As a group, the shares of the biggest lithium mining companies went down because people were worried that CATL’s price manipulations could change demand and prices all along the lithium supply and production chains. But at least some Wall Street analysts say that now is the time to invest in lithium because they believe in the long-term strength of the industry and want to “buy the dip” in prices. We used the TipRanks database to find out more about two lithium miners that Wall Street has recently backed.
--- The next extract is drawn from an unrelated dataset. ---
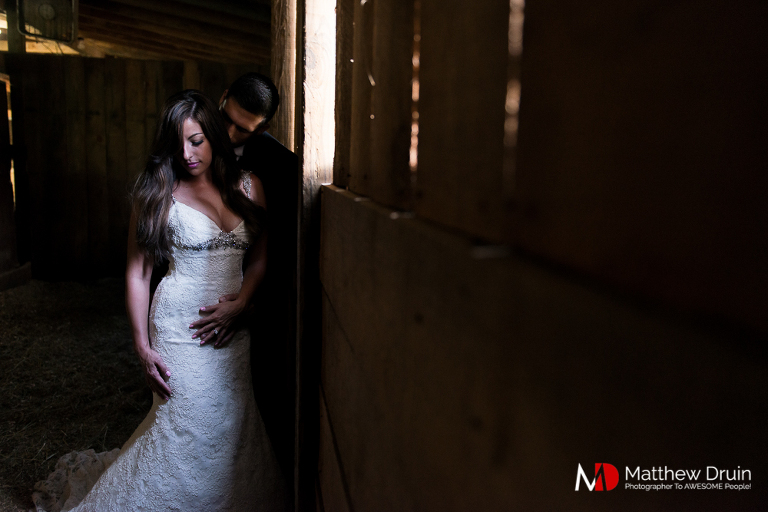 Groom hugging bride from behind in light-filled barn in the Blue Ridge Mountains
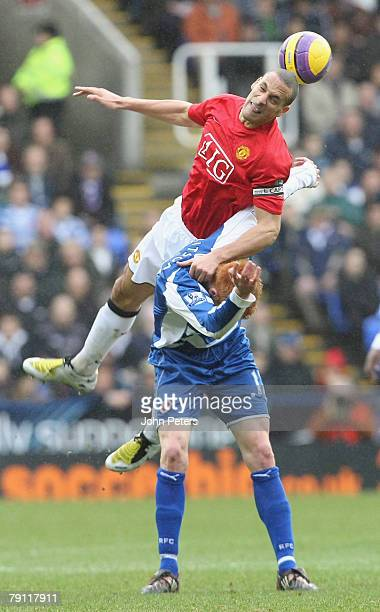 Rio Ferdinand of Manchester United clashes with Dave Kitson of Reading during the Barclays FA Premier League match between Reading and Manchester...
The first company is Sociedad Quimica Y Minera, which is based in Chile. This company makes a wide range of chemicals and minerals, from iodine and potassium to industrial chemicals and plant fertilizers. It also makes the most lithium of any company in the world. The EV market’s never-ending hunger for lithium-ion battery packs has led to a rise in demand for lithium. This has helped SQM, whose sales, earnings, and share prices have all gone up over the last year.
On the financial side, SQM won’t report its 4Q and full-year 2022 results until next week. However, the company’s bottom line for the nine months ending on September 30, 2022, was $2.75 billion, according to its 3Q22 results. This was almost 10 times more than the $263.9 million reported during the same time period in 2021, and it shows both that the global economy is starting to grow again after COVID and that there is more demand for lithium on the global markets. EPS for the nine-month period was $9.65, while it was only $0.92 for the same time period the year before. Top-line sales for the first nine months were $7.57 billion.
$5.62 billion of that total came from lithium and derivatives of lithium, which shows how important lithium is to SQM’s business. SQM’s lithium-related sales grew by 1,161% from the same time last year to $2.33 billion in 3Q22 alone.
With that kind of growth in sales and profits coming from the lithium sector, SQM should be able to weather any storm. Lucas Ferreira, an analyst at J.P. Morgan, would agree. He writes, “Looking at the changes in the lithium markets this week, “While noisy, we think this should not become an industry-wide practice, and lithium prices should ultimately be a function of Li SxD dynamics, which we still see in a deficit for the next three years….”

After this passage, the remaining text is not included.